By: Laura Steiner
If Canada were updating its Facebook status after this week, it would be: Where do we go from here? It might include a confused emoticon, or GIF. It’s a reasonable question after this week. Former attorney general Jody Wilson- Raybould testified before a House of Commons Justice Committee Wednesday to shed more light on the situation surrounding SNC Lavalin, and to an extent her resignation. To start with her comments indicated the process worked, as it should.
The problem was with circumstances afterwards. Minutes into her opening statement Wilson-Raybould spoke of what she called a “consistent and sustained effort by many people within the government to seek to politically interfere in the exercise of prosecutorial discretion in my role as Attorney General of Canada in an inappropriate effort to secure a Deferred Prosecution Agreement with SNC-Lavalin.” She described meetings her, or staff had with 10 people including former Principal Secretary to the Prime Minister Gerald Butts, Clerk of the Privy Council Michael Wernick, Finance Minister Bill Morneau, and Prime Minister Trudeau himself.

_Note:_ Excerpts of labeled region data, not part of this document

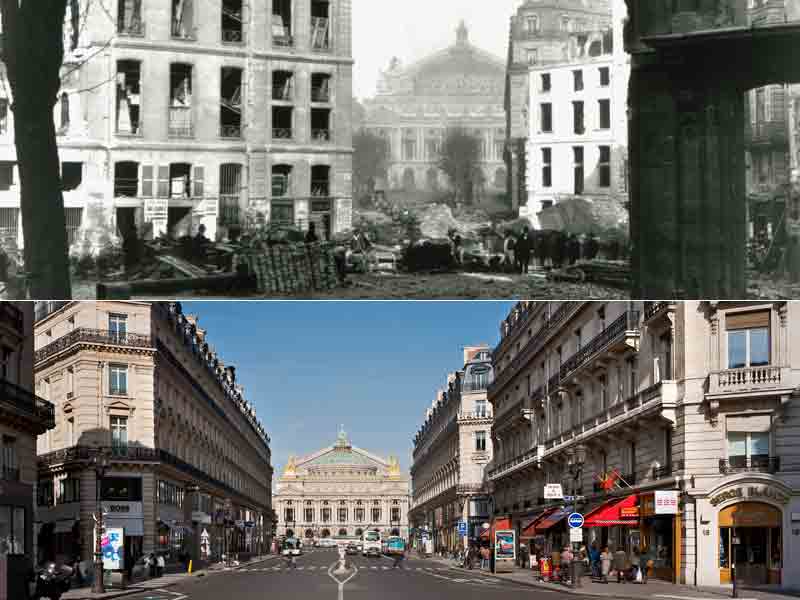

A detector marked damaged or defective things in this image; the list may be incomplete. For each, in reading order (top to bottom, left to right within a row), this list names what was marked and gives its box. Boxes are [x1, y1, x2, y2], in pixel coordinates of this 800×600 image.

broken window frame [117, 0, 144, 36]
broken window frame [170, 0, 197, 41]
broken window frame [115, 60, 141, 137]
damaged stone building [0, 0, 354, 251]
broken window frame [169, 63, 194, 138]
damaged stone building [504, 0, 608, 211]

It was what Wilson-Raybould called a few times before her truth; more blunt than everyone thought possible. It also had the ring of being closer to “the truth” than Trudeau’s ever changing story. She spoke of notes kept from her meetings, text messages between Butts, and her former Chief of Staff Jessica Prince. It lifts it beyond a simple and easy to spin “he said, she said” to something more substantial. It paints a road forward that goes straight through the Prime Minister’s Office, with more questions unanswered for Trudeau than Wilson-Raybould.
The opposition parties are rolling out different strategies. Conservative Leader Andrew Scheer went right to the “no authority, he must resign” option. Inevitably that’s where it could end up either through the potential for an RCMP investigation, which Sheer has also asked for using possible obstruction of justice, or a little-known offense regarding intimidation of a legal official. Or Trudeau’s own MP’s may realize that without him, they still could win the federal election. The flaw to Scheer’s strategy is that there’s no option for escalation after the demand to resign.
NDP Leader Jagmeet Singh is asking for a public inquiry. It’s a longer road, but could end up providing the unvarnished truth; something Canadians deserve. He has also along with Scheer signed a letter addressed to Prime Minister Trudeau asking for Parliament to be recalled. They’re demanding Trudeau’s full accountability before the House. It’s definitely the softer approach, with more room to escalate.
The only ending for this is the truth, no matter how ugly, or who pays the price. It’s worth it for Canada’s sake.